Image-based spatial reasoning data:
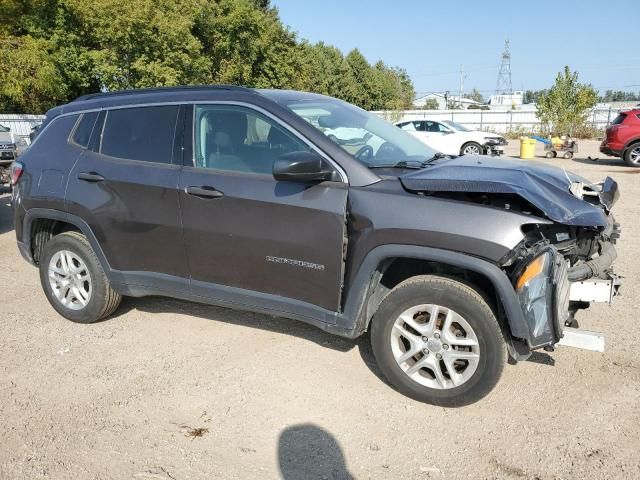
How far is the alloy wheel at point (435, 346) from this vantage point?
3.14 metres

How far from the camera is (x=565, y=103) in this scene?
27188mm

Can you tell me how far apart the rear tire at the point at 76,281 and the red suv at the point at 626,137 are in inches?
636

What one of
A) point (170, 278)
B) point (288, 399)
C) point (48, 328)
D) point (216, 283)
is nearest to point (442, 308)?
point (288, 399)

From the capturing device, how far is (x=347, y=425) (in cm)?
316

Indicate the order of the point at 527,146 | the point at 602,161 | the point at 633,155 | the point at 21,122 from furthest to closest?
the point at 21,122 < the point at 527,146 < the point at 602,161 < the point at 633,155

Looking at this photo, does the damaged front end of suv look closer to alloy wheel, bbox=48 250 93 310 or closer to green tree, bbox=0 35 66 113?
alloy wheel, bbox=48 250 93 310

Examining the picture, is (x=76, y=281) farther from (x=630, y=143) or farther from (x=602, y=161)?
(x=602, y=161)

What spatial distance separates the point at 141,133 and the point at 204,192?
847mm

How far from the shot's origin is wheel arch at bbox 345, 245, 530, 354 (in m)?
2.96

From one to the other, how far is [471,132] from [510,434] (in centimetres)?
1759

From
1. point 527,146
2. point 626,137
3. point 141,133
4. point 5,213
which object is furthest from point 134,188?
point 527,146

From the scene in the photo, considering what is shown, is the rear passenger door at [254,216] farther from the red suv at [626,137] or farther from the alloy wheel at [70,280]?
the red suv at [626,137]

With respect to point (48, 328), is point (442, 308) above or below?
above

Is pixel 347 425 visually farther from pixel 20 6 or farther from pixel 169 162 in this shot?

==

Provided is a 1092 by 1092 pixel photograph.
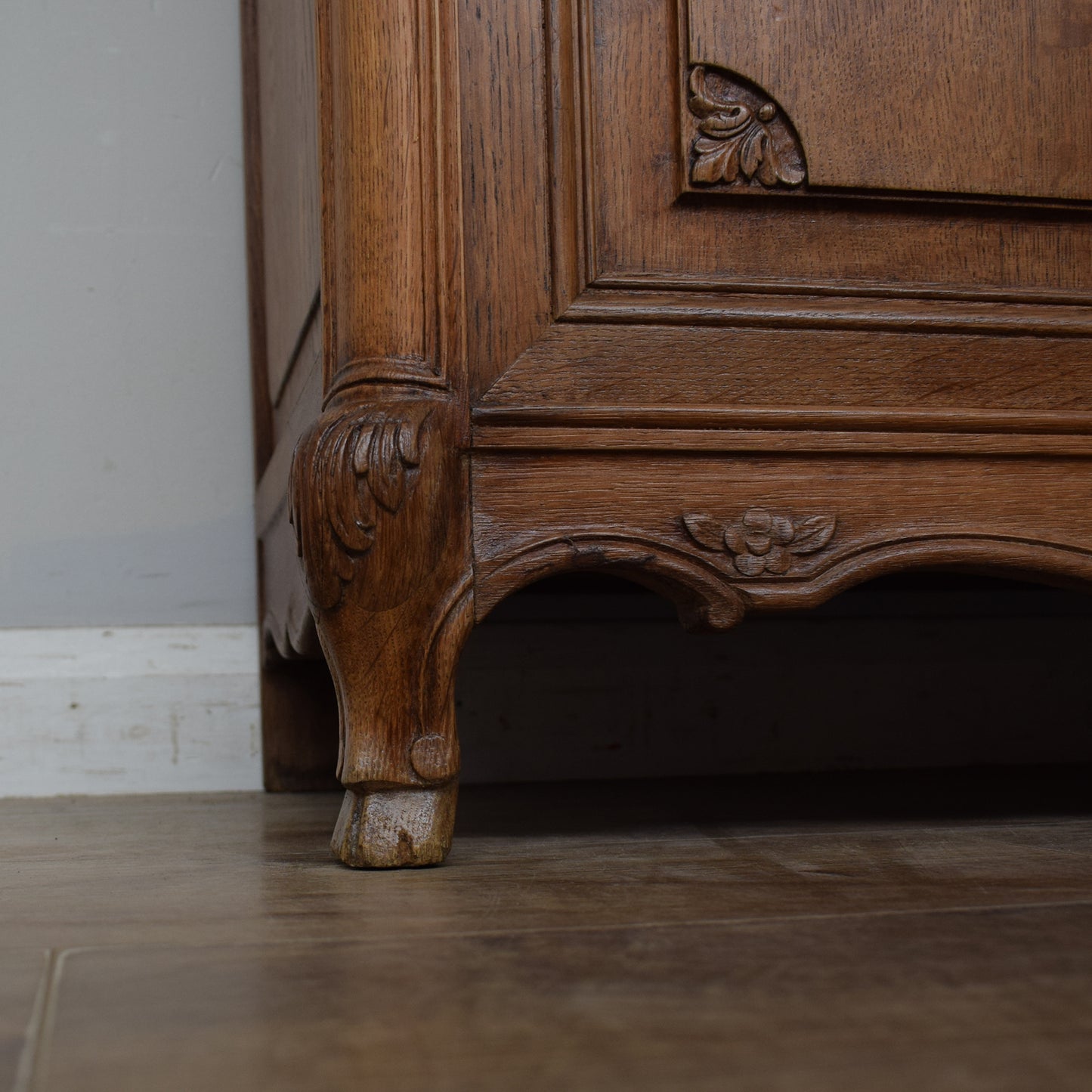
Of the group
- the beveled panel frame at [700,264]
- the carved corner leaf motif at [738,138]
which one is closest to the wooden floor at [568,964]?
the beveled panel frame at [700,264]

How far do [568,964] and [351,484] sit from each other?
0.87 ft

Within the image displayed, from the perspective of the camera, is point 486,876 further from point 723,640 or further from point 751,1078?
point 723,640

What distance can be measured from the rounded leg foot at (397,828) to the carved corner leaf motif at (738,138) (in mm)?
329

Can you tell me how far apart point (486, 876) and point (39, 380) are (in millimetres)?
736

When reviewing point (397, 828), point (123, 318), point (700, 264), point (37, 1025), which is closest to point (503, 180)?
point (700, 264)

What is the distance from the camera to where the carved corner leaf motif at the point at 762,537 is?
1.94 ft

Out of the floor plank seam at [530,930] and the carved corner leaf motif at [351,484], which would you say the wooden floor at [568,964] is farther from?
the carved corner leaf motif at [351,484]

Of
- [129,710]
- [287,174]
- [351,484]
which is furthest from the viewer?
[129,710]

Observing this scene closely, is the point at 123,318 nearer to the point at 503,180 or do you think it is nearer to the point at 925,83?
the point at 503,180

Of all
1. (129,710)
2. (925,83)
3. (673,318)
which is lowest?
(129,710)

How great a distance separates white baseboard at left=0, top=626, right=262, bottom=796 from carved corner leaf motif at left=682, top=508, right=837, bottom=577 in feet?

▸ **DIRECTIVE**
Copy the stretch of the material from the line containing "Out of the floor" through the line containing "How great a", with no changes.

▸ **RESPONSE TO THIS TASK**
Out of the floor plank seam at [530,930] and the carved corner leaf motif at [351,484], which would you say the wooden floor at [568,964] is farther from?
the carved corner leaf motif at [351,484]

Of
- [129,710]
- [287,174]
- [351,484]
which is furthest from the viewer?
[129,710]

Observing this scene closely, is the point at 123,318 nearer to the point at 503,180 or do you think it is nearer to the point at 925,83?
the point at 503,180

Of all
1. (129,710)
2. (925,83)
3. (673,318)
which is lowest?
(129,710)

How great a distance separates white baseboard at left=0, top=626, right=262, bottom=796 from carved corner leaf motif at left=682, top=508, right=837, bottom=577 in feet?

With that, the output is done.